**EXERCISE SET:**
• a. From the Skyline conversion thread, extract the passage starting at "I call balderdash" and ending at "(Jun 12, 2013)", word for word.
• b. Which usernames appear as posters in the Skyline conversion thread? List each one once.

**PASSAGE GIVEN:**
________________________________________

# B14 to Skyline conversion



## bee_z (Apr 14, 2013)

Seriously thinking about importing a Japanese skyline and transferring the engine and transmission, gauges, brakes, suspension and all the sort onto a 1997 Nissan B14. Could anyone say if anything like this was done before. Which year/ model will best be suited in terms of conversion ease and maintenance costs? If not, which would be the best import to closely fit a B14?

Looking forward to some interesting answers....thanks


----------



## BeyondBiscuits2 (Jan 18, 2006)

I call balderdash on that. I'm sure if you've enough money, time, skill, and knowledge it could be pulled off. But, if you're going to import a Skyline, why not just drive it?

P.S. you do know how big of a engine the RB-series is, right? It makes the L-series look small by comparison...

On a side note, if you do import a Skyline, a 240SX or 300ZX is your best bet for a conversion. Though, I've always wanted a Datsun 810 Maxima or 510 to stuff an RB-series in.

Your best bet on importing a car to transfer over to your B14 is practically nothing. Save your money, buy a B14 SE-R with an SR20DE and turbocharge it. Or, step up with the big boys and buy a RWD, i.e. 240SX, 300ZX, or 350Z. It is a whole different world with these cars, I made the transition myself.


----------



## Gridmen (Jun 12, 2013)

If you gonna spend money and time it should be the real thing!! If not buy a S or Z chassis and create a monster!!!


----------



## bee_z (Apr 14, 2013)

I would like nothing better than to have the real thing but due to import restrictions (no vehicle older than 6 years) and used rwd vehicles on the market being abused and run down on top of the exorbitant price, I'll have to resort to this.I don't mind spending the time getting it done right. I like your suggestion BeyondBiscuits2 with regard to the 240sx. I was hearing some of the parts are direct bolt on to B14 so I might end up going this way.

If I'm going to ship a complete car, my intention is to swap out all the electrical, ECU and sorts, and transfer directly onto the B14. Will this be the better option than reflashing the ecu and using the same electrical within the car.I hear some persons get problems after a conversion and the engine won't start and all kinds of trouble.

thanks for the advice so far ppl.....


----------



## smj999smj (Jan 1, 2006)

Am I missing something here? A 240SX is rear wheel drive, as is a Skyline. A B14 (aka Sentra or Sunny) is front wheel drive. Is the plan to convert a Sentra into a RWD vehicle using Skyline parts?


----------



## bee_z (Apr 14, 2013)

Seeing as the sentra is designed for fwd and not for rwd, if the conversion is to be made, I am thinking the chassis will have to be modified.However, I was never really considering the conversion to rwd. I know of some 4wd sentras but they converted to Rwd by using a pulsar gtir engine, gearbox and transfer case and weld off the front axle holes and modify one of the gears in the transfer case so all the power goes to the rear output.

The main idea behind this thread is to examine the feasibility behind a conversion like this.How far and how closely are the parts interchangeable, how much modifications must be done in the conversion and if anyone ever attempted something like this or similar to this before. what's their experience and was it worth it.

thanks....


----------

________________________________________

**GIVEN RECORDS:**
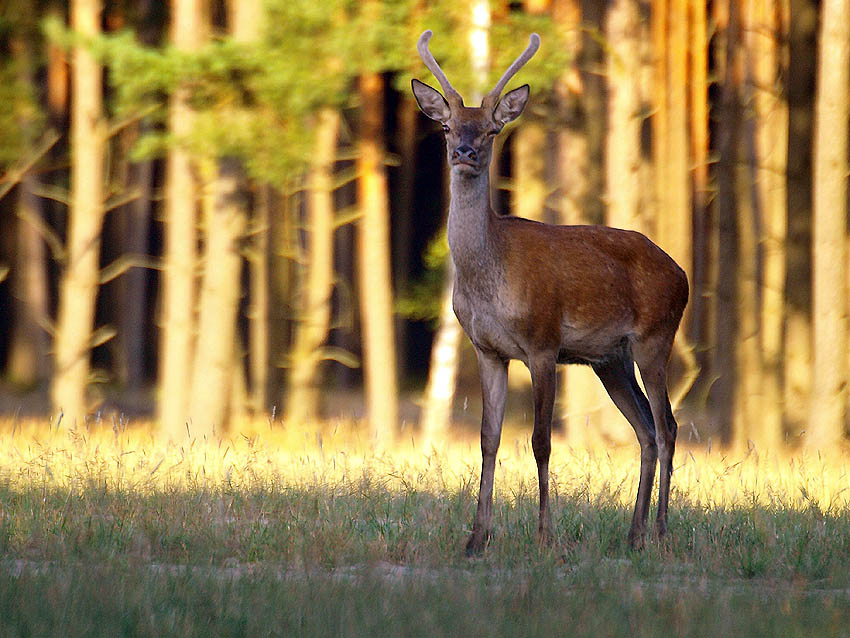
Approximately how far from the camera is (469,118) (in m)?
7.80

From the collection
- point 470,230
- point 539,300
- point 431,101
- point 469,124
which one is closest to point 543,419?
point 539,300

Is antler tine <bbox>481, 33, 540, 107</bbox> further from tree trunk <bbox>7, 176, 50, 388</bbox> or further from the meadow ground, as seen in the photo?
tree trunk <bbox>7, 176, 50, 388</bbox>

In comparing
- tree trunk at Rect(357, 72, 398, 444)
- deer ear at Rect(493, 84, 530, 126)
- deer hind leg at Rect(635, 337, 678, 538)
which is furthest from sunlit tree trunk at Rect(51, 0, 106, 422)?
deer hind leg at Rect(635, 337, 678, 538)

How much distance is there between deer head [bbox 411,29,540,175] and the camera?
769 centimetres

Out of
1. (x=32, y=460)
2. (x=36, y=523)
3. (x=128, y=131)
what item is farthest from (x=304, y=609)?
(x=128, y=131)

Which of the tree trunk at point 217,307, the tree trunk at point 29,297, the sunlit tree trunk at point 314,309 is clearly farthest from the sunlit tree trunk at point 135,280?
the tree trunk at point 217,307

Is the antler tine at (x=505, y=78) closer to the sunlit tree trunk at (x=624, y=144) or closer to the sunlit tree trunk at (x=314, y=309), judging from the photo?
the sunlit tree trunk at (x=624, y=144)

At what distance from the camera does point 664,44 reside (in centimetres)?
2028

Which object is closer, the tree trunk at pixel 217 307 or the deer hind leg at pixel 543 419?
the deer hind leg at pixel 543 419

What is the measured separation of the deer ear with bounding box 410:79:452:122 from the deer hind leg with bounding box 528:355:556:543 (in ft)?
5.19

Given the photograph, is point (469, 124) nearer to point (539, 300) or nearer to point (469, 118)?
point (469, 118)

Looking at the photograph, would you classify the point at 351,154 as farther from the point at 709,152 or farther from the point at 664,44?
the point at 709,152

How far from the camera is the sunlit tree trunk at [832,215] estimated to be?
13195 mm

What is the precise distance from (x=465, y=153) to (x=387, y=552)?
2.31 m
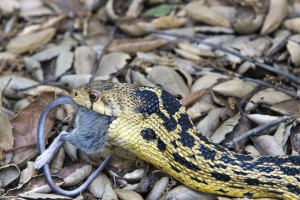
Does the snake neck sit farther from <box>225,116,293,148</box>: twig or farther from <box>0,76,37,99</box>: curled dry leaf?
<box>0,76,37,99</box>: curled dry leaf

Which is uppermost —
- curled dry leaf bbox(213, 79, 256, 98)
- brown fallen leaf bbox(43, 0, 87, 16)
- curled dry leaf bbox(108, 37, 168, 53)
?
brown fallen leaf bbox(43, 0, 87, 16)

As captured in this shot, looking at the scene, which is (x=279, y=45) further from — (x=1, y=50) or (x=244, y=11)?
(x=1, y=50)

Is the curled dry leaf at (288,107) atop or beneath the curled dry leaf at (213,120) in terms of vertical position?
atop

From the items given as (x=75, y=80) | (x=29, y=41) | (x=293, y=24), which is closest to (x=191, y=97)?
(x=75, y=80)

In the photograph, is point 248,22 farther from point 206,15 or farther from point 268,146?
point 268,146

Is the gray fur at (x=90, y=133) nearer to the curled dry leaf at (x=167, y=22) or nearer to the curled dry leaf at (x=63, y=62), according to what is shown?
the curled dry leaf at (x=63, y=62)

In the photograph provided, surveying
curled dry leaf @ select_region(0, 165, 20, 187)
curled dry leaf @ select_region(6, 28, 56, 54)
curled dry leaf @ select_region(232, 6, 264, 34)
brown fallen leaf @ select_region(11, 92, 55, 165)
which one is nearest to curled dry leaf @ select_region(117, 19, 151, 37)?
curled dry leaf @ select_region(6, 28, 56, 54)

________________________________________

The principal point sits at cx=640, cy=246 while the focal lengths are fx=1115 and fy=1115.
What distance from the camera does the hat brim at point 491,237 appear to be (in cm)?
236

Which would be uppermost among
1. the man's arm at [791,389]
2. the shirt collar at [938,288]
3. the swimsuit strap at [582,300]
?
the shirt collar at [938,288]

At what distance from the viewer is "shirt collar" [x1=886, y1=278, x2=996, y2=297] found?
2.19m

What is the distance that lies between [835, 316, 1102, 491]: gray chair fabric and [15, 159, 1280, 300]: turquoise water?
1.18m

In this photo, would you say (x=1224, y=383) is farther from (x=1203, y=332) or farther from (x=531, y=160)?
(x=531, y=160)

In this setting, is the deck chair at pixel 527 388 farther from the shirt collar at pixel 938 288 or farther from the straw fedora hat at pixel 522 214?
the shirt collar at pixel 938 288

________________________________________

**COMPLETE ANSWERS:**
• a.
I call balderdash on that. I'm sure if you've enough money, time, skill, and knowledge it could be pulled off. But, if you're going to import a Skyline, why not just drive it?

P.S. you do know how big of a engine the RB-series is, right? It makes the L-series look small by comparison...

On a side note, if you do import a Skyline, a 240SX or 300ZX is your best bet for a conversion. Though, I've always wanted a Datsun 810 Maxima or 510 to stuff an RB-series in.

Your best bet on importing a car to transfer over to your B14 is practically nothing. Save your money, buy a B14 SE-R with an SR20DE and turbocharge it. Or, step up with the big boys and buy a RWD, i.e. 240SX, 300ZX, or 350Z. It is a whole different world with these cars, I made the transition myself.


----------



## Gridmen (Jun 12, 2013)

• b.
bee_z
BeyondBiscuits2
Gridmen
smj999smj